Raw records
++++++++++
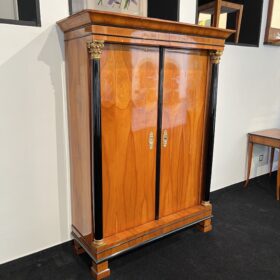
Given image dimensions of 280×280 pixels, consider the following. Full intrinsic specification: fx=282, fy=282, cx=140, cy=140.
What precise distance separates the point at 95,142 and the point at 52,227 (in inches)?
32.2

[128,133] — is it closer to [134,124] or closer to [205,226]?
[134,124]

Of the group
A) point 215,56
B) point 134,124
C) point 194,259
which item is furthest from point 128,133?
point 194,259

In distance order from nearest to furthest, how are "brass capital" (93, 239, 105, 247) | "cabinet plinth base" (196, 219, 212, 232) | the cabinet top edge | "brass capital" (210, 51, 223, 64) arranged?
the cabinet top edge
"brass capital" (93, 239, 105, 247)
"brass capital" (210, 51, 223, 64)
"cabinet plinth base" (196, 219, 212, 232)

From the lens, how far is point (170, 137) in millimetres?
2014

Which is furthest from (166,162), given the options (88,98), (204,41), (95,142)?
(204,41)

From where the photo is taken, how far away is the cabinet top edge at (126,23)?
1456 millimetres

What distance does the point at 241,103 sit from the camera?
302 centimetres

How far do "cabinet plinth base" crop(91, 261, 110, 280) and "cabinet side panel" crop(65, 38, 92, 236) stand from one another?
21cm

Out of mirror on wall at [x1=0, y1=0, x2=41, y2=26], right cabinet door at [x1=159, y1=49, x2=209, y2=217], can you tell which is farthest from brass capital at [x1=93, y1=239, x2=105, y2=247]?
mirror on wall at [x1=0, y1=0, x2=41, y2=26]

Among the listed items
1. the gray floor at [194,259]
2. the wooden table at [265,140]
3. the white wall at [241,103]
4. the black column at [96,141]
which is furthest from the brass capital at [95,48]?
the wooden table at [265,140]

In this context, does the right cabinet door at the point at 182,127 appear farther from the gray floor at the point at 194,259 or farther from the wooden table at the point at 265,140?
the wooden table at the point at 265,140

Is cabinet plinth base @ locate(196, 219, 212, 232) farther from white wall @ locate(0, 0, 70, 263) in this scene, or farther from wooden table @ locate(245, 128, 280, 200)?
white wall @ locate(0, 0, 70, 263)

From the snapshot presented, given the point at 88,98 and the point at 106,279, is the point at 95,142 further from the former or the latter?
the point at 106,279

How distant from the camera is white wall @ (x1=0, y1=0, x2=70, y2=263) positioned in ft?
5.57
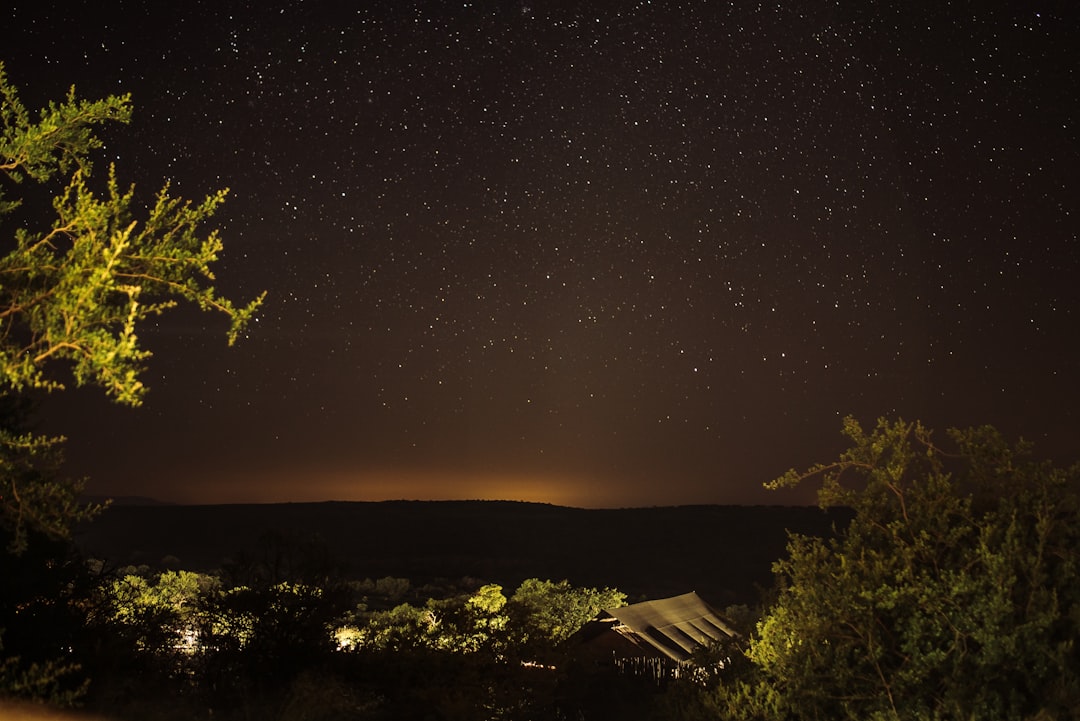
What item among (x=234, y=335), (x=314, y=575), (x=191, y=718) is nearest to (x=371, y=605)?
(x=314, y=575)

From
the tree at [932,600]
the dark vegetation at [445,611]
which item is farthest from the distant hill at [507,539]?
the tree at [932,600]

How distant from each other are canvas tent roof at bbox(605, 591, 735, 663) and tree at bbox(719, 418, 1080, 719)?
10.4 meters

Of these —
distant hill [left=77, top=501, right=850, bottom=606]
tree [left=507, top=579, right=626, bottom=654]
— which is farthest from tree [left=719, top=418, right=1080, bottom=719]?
distant hill [left=77, top=501, right=850, bottom=606]

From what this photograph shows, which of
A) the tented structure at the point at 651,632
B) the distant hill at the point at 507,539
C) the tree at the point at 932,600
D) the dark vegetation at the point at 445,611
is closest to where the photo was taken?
the dark vegetation at the point at 445,611

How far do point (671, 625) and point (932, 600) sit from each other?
50.7 feet

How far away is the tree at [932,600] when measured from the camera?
782cm

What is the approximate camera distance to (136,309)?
4863mm

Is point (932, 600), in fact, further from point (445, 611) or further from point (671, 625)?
point (671, 625)

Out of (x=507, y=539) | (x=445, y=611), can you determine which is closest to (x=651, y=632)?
(x=445, y=611)

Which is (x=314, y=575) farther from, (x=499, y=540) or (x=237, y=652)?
(x=499, y=540)

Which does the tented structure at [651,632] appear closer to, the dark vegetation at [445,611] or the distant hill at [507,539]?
the dark vegetation at [445,611]

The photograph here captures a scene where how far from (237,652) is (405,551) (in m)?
71.8

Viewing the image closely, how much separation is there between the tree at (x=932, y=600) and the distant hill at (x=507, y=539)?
5249 centimetres

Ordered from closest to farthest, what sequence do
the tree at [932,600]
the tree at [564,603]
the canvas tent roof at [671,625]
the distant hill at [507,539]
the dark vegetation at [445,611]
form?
the dark vegetation at [445,611]
the tree at [932,600]
the canvas tent roof at [671,625]
the tree at [564,603]
the distant hill at [507,539]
++++++++++
Directions
Repeat word for word each line from the one with "The photograph here" to the end of the records above, inclusive.

Output for this task
The photograph here captures a scene where how far from (237,652) is (405,551) (in m)?
71.8

Viewing the image closely, how much separation is there between the tree at (x=932, y=600) and the distant hill at (x=507, y=539)?
5249 centimetres

Ordered from closest to farthest, what sequence do
the tree at [932,600]
the tree at [564,603]
the canvas tent roof at [671,625]
the distant hill at [507,539]
the dark vegetation at [445,611]
form?
the dark vegetation at [445,611]
the tree at [932,600]
the canvas tent roof at [671,625]
the tree at [564,603]
the distant hill at [507,539]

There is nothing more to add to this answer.